L’acqua, meglio la distribuzione della stessa, è un monopolio naturale. Un’attività i cui costi fissi possono essere sostenuti solo se c’è un’unica presenza sul mercato. Ergo, lo Stato deve controllare questo monopolio. L’azienda per eccellenza, infatti, risulta essere proprio lo Stato. Che di soldi ne ha.

Nel famoso “miracolo italiano” lo Stato diede una grossa mano a società che gestivano il bene comune. Nacque l’Eni, per esempio. In maniera tale che gli interessi di pochi privati non ledessero ai più. Perchè naturalmente, se la gestione totale degli idorcarburi fosse andata in mano ai pochi imprenditori di allora, questi avrebbero potuto fare dei prezzi molto personali. Così anche l’acqua fu municipalizzata, raggiungendo un punto cruciale con Scanio. Il quale la municipalizzò tutta quanta.

Adesso, invece l’acqua sarà privata. Perchè non sarà gestita con un capitale fifty-fifty. Il 40% del capitale ce le mette lo stato. L’altro ce lo mette il privato. Pensate dove potremmo arrivare se il 60% ce lo mettesse Impregilo. Pensate i collaudi, i progetti di un’azienda famosa per il non-risolvere problemi. E pensate al guadagno dei privati, che, cullandosi del fatto di possedere la maggiorparte del capitale, speculeranno sulle nostre tasche. E noi saremo costretti a pagare, dato che l’acqua ci serve.

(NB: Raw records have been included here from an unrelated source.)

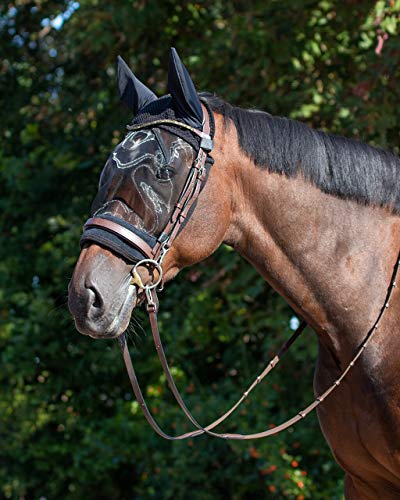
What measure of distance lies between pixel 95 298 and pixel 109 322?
0.08 metres

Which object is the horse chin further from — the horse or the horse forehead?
the horse forehead

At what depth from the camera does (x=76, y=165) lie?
567 centimetres

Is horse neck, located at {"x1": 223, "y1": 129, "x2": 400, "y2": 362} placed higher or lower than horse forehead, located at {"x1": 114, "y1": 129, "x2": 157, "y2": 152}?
lower

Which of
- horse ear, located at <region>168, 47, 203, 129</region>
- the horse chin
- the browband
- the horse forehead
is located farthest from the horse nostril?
horse ear, located at <region>168, 47, 203, 129</region>

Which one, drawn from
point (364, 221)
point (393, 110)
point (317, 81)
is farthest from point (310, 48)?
point (364, 221)

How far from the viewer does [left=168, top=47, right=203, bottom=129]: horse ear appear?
2.24 m

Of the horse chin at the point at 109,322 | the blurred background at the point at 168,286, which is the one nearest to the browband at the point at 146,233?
the horse chin at the point at 109,322

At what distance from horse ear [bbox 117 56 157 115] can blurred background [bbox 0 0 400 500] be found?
2165mm

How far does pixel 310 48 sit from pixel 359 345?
10.1ft

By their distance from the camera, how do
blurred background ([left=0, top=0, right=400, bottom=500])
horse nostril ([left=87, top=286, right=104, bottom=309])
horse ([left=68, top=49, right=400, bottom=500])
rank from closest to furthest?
A: 1. horse nostril ([left=87, top=286, right=104, bottom=309])
2. horse ([left=68, top=49, right=400, bottom=500])
3. blurred background ([left=0, top=0, right=400, bottom=500])

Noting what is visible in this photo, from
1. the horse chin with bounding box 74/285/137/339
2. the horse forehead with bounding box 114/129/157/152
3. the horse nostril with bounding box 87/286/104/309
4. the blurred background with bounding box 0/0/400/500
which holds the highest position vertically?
the horse forehead with bounding box 114/129/157/152

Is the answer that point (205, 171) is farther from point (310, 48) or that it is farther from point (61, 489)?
point (61, 489)

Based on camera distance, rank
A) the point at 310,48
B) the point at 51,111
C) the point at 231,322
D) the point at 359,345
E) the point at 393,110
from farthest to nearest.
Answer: the point at 51,111
the point at 231,322
the point at 310,48
the point at 393,110
the point at 359,345

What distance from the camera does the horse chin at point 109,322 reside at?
2.17 meters
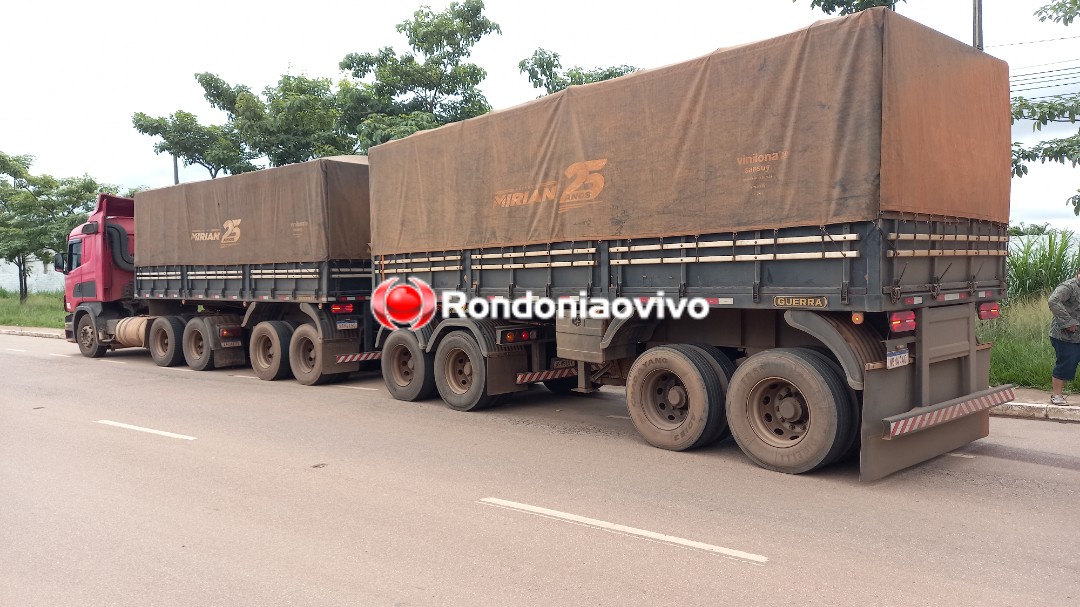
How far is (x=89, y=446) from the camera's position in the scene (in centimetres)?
785

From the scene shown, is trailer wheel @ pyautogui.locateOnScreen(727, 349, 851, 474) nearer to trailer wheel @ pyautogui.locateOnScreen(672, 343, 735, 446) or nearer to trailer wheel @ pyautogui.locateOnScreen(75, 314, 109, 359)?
trailer wheel @ pyautogui.locateOnScreen(672, 343, 735, 446)

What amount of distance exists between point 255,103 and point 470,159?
13.3 meters

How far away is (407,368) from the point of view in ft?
35.7

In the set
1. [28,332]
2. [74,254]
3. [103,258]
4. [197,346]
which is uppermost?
[74,254]

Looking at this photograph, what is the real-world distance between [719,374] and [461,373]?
4.02m

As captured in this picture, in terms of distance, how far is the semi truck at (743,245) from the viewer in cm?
598

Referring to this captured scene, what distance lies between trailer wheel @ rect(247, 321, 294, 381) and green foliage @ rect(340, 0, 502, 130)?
7.61 meters

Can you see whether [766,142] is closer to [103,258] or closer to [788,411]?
[788,411]

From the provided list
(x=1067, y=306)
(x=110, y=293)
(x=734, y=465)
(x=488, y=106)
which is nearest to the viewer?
(x=734, y=465)

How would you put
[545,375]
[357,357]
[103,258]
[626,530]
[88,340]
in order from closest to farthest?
[626,530]
[545,375]
[357,357]
[103,258]
[88,340]

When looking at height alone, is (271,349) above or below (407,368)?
above

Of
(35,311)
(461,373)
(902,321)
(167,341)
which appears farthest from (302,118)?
(35,311)

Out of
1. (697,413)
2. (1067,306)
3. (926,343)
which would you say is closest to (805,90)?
(926,343)

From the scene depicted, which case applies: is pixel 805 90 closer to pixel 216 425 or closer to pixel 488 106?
pixel 216 425
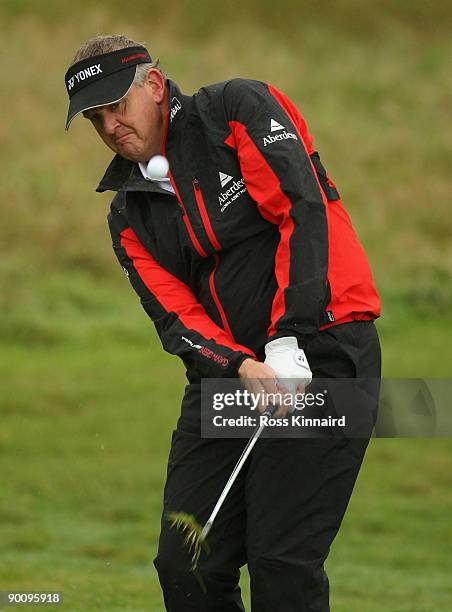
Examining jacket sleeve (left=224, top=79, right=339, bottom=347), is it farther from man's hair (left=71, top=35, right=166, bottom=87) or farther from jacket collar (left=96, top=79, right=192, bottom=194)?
man's hair (left=71, top=35, right=166, bottom=87)

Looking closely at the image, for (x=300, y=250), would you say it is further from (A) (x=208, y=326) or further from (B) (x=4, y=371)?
(B) (x=4, y=371)

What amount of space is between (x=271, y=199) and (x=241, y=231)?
0.15 meters

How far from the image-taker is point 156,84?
4129 mm

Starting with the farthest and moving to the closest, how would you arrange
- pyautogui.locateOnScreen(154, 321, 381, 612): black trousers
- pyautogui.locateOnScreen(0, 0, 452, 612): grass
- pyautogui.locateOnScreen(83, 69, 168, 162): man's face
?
pyautogui.locateOnScreen(0, 0, 452, 612): grass < pyautogui.locateOnScreen(83, 69, 168, 162): man's face < pyautogui.locateOnScreen(154, 321, 381, 612): black trousers

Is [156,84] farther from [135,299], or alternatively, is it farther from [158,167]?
[135,299]

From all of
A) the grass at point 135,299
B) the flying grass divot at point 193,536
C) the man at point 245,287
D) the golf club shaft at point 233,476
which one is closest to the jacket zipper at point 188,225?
the man at point 245,287

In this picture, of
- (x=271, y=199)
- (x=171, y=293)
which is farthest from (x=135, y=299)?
(x=271, y=199)

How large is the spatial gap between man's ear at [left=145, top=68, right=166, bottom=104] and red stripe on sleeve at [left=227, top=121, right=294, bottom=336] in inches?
11.3

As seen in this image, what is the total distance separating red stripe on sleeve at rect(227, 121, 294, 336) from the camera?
3.87 m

Per non nuocere gli interessi dei privati che parteciperanno con le loro ingenti somme, la legge ha pensato bene di non istituire alcun centro di controllo e coordinamento, affinchè ci sia qualcuno o qualcosa che controlli i privatie le loro scelte derivanti dalle loro tariffe. Che pagheremo noi, si intende.

E allora, da un lato si procede con la protesta in piazza. Dall’altro lato allo stato viene tolto sempre più potere, con un’indifferenza tale da non permettere di accettare critiche della piazza stessa.

E così che ci costruisce un dialogo?! Mi sa proprio di no.

Due ultime considerazioni. “Il Giornale” di ieri non cita nemmeno la questione della privatizzazione dell’acqua. La sua prima pagina è sul virus della A che ha colpito Floris.
Il tg Studio Aperto di oggi non nomina proprio la parola “politica”. Nemmeno per sbaglio. Ma parla e discute della neve che si scioglie, delle ragazzine violentate, della malasanità in Calabria. Tutti scoop. Ma si sa di chi sono Feltri e Giordano.